Il terreno che siamo andati a vedere ieri era circondato da altri terreni e c’era il problema di sapere dove iniziava e dove finiva. Perciò, dopo che nostro padre ha fermato la macchina sul bordo della strada, nostra madre ha preso il comando della spedizione e, aiutandosi con i fogli che teneva in mano, ci ha indicato dove metterci per segnare gli angoli. Io, mio fratello, mia sorella e il papà facevamo i paletti, era il nostro compito. Serviva per visualizzare il terreno. “State fermi che dobbiamo visualizzare il terreno”, diceva la mamma. Poi ha detto: “Ecco, ora potete muovervi, abbiamo visualizzato abbastanza”.

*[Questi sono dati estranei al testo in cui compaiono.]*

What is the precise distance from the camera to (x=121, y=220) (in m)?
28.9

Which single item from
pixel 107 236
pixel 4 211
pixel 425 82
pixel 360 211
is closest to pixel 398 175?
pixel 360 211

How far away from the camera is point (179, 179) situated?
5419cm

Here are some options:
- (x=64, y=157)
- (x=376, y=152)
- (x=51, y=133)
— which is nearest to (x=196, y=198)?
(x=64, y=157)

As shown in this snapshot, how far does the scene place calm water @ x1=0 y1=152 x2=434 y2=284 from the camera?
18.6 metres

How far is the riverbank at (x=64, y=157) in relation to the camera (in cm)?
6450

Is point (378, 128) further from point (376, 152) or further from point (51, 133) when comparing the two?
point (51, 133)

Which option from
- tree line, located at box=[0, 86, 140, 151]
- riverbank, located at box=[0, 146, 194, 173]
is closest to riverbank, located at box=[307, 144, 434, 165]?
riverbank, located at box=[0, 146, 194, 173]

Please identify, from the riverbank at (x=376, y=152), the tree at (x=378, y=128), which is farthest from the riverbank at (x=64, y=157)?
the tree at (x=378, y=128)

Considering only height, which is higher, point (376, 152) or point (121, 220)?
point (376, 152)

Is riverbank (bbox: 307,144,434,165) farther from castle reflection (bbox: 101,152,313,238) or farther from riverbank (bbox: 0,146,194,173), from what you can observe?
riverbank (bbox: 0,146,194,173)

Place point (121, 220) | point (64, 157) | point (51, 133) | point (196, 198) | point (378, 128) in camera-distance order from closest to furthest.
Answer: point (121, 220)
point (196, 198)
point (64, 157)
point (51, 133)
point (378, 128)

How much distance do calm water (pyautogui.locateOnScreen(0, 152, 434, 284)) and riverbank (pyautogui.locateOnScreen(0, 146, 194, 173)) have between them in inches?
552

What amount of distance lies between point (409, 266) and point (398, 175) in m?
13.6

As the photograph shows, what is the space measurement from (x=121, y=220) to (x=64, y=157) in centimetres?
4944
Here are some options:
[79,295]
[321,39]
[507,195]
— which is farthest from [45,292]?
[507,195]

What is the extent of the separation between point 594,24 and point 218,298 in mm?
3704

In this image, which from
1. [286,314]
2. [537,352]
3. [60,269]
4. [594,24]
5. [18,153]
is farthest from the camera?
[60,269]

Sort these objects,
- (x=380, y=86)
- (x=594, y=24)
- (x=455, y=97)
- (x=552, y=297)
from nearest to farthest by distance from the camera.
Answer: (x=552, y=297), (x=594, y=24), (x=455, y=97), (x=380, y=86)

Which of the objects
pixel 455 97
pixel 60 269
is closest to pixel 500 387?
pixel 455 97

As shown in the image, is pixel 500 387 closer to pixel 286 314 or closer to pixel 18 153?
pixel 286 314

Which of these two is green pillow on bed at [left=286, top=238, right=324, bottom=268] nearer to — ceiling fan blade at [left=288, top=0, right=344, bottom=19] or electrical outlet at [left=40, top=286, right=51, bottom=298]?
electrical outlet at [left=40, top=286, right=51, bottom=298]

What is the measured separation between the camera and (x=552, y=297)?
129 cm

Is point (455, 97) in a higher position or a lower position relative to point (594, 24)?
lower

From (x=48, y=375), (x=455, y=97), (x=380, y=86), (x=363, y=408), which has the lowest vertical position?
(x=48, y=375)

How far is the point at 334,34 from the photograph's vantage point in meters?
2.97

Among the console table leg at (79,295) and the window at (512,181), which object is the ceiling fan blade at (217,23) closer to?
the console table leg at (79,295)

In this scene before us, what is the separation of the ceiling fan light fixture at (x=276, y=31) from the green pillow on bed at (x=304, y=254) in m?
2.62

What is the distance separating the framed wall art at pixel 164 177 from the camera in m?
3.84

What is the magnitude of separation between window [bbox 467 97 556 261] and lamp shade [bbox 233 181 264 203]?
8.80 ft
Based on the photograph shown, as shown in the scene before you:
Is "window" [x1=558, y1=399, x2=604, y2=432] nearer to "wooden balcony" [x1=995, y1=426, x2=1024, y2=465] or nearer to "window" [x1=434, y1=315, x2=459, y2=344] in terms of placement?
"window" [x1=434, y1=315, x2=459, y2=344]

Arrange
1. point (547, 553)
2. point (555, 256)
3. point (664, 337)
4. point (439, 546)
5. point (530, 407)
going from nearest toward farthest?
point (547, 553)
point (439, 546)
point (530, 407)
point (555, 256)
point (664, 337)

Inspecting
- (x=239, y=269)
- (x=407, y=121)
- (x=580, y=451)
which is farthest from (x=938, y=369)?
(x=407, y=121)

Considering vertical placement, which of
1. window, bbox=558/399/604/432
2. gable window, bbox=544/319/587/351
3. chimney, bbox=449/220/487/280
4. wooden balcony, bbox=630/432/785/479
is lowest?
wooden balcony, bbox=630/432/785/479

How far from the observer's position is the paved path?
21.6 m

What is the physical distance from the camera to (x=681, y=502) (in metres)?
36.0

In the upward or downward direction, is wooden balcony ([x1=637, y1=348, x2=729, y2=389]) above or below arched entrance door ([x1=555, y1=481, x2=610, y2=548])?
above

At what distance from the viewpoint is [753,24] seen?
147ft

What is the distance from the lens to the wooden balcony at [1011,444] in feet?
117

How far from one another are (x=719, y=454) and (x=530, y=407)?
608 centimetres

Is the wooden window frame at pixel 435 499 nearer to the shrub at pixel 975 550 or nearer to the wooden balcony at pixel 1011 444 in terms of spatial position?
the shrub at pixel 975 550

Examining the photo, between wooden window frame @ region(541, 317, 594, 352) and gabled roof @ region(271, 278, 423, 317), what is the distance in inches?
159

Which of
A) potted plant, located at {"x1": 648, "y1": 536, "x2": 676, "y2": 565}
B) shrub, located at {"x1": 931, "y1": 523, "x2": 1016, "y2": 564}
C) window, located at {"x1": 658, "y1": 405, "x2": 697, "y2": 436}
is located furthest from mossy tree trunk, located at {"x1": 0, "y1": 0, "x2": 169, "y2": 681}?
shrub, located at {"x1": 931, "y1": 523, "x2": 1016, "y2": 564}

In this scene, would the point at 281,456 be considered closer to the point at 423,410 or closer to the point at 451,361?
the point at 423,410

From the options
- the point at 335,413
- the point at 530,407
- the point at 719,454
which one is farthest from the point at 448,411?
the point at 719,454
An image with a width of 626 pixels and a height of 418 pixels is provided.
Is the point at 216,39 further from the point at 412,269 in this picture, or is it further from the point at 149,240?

Mia sorella è andata in macchina a leggere, mio fratello ha cominciato a vagare nei dintorni, mentre io sono rimasto a guardare mamma e papà che continuavano a lavorare d’immaginazione. Parlavano come se il cantiere fosse già avviato e i muri si alzassero da soli. A un certo punto li ho visti che si staccavano da terra, salivano i gradini di una scala a due rampe, si affacciavano dal balcone e mi salutavano con le mani, tenendosi abbracciati.
Quando poi si trattava di ripartire, mio fratello era scomparso, anche a chiamarlo non rispondeva, e perciò siamo dovuti andare a cercarlo. Ci siamo divisi uno di qua e uno di là, ma alla fine lo abbiamo trovato vicino alla macchina e nonostante le sue spiegazioni non siamo riusciti a capire dov’era andato a cacciarsi.
Una volta in macchina i nostri genitori hanno ricominciato a parlare del terreno, a elencarne pregi e difetti e a confrontarlo con altri terreni: più stretto, più largo, la pendenza, la vista, il sole, i rumori, la distanza dalle scuole e dai negozi, il prezzo al metro quadrato, la zona più o meno prestigiosa eccetera, e allora mia sorella ha sbuffato come sa fare lei e ha chiesto se non si poteva cambiare argomento, dopo di che nessuno ha più osato dir nulla e abbiamo ascoltato la radio in silenzio.
Così ho trascorso la mia domenica e più o meno nello stesso modo, credo, trascorrerò la prossima e quelle dopo ancora. In conclusione, mi chiedo se questa casa-sogno dei nostri genitori verrà mai costruita, forse è destinata a rimanere soltanto una fantasmagoria, anche perché una notte che mi sono alzato per andare in bagno li ho sorpresi che facevano i conti con la calcolatrice, lei in vestaglia e lui in pigiama, e sembravano spaventati.
Il bidello Gianni
Una volta ha voluto giocare a calcio con noi ma a un certo punto gli è volata via una scarpa. Allora noi siamo andati a cercarla tra i cespugli e abbiamo trovato un ombrello. Era un ombrello tutto storto e con la tela strappata, ma lui si è illuminato e ha detto: “Il mio ombrello, ecco dov’era finito!” e senza pensare più alla scarpa che gli mancava ci ha salutati e se ne è andato via con l’ombrello sottobraccio, come in un film di Charlot.
[Immagine: Il personaggio di Antoine Doinel in Les Quatre cents coups di François Truffaut (1959)].